Janet Jackson's Rhythm Nation 1814 (commonly referred to as Rhythm Nation) is the fourth studio album by American singer Janet Jackson, released on September 19, 1989, by A&M Records. Although label executives wanted material similar to her previous album, Control (1986), Jackson insisted on creating a concept album addressing social issues. Collaborating with songwriters and record producers Jimmy Jam and Terry Lewis, she drew inspiration from various tragedies reported through news media, exploring racism, poverty, and substance abuse, in addition to themes of romance. Although its primary concept was met with mixed reactions, its composition received critical acclaim. Jackson came to be considered a role model for youth because of her socially conscious lyrics.

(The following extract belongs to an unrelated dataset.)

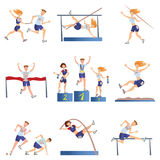Lichte atletiekreeks Sportenmannen en vrouwen belast met diverse soorten atletiek Vector illustratie, die op wit wordt geïsoleerd stock illustratie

Noted for its use of sample loop and utilizing swing note and synthesized percussion throughout its production, the album encompasses a variety of musical styles, such as new jack swing, hard rock, pop, dance and industrial music. The songs range from mechanized dance rhythms to soft balladry, giving it appeal across multiple radio formats. It became the singer's second consecutive album to top the Billboard 200 albums chart in the United States. Certified six-times platinum by the Recording Industry Association of America (RIAA), it became the country's best-selling album of 1990 and has sold an estimated 12 million copies worldwide. Due to its innovative production and lyrical exploration, critics have come to regard it as the pinnacle of Jackson's artistic achievement. It has been cited as an influence in various musical trends, inspiring numerous artists.
It is the only album in the history of the US Billboard Hot 100 singles chart to have seven commercial singles peak within the top five positions. It is also the only album to produce number one hits on the chart in three separate calendar years (1989–1991). The 30-minute Rhythm Nation 1814 film, a screenplay depicting two aspiring musicians whose lives are disrupted by substance abuse, aired on MTV to promote the album. Jackson received nine Grammy Award nominations, becoming the first woman to be nominated for Producer of the Year and winning Best Long Form Music Video for Rhythm Nation 1814. Her Rhythm Nation World Tour 1990 became the most successful debut concert tour by a recording artist, in addition to setting venue records in Japan. She was regarded as a fashion icon, with her "Rhythm Nation" attire being emulated by youth. Proceeds from the tour were used to establish the Rhythm Nation Scholarship and fund other educational programs. Jackson received the MTV Video Vanguard Award and the star on the Hollywood Walk of Fame for her significant contributions to popular culture.